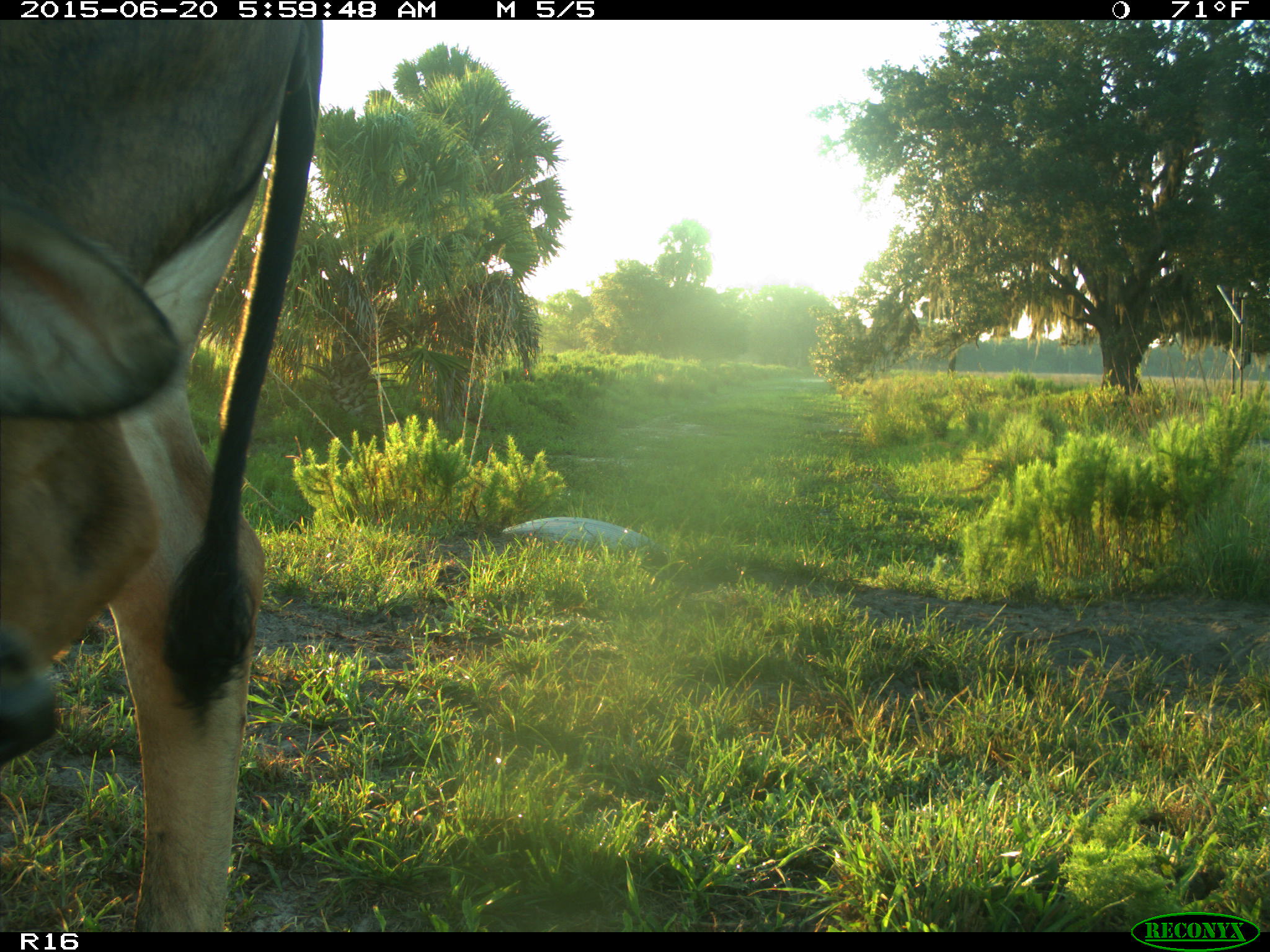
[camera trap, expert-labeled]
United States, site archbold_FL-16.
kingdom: Animalia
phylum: Chordata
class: Mammalia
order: Artiodactyla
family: Bovidae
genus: Bos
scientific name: Bos taurus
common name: domestic cow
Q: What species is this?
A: Bos taurus (domestic cow).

**WORK INSTRUCTION:** Output the full set of records above without changing a word, and drop the images.

**WRITTEN ANSWER:**
[camera trap, expert-labeled]
United States, site archbold_FL-16.
kingdom: Animalia
phylum: Chordata
class: Mammalia
order: Artiodactyla
family: Bovidae
genus: Bos
scientific name: Bos taurus
common name: domestic cow
Q: What species is this?
A: Bos taurus (domestic cow).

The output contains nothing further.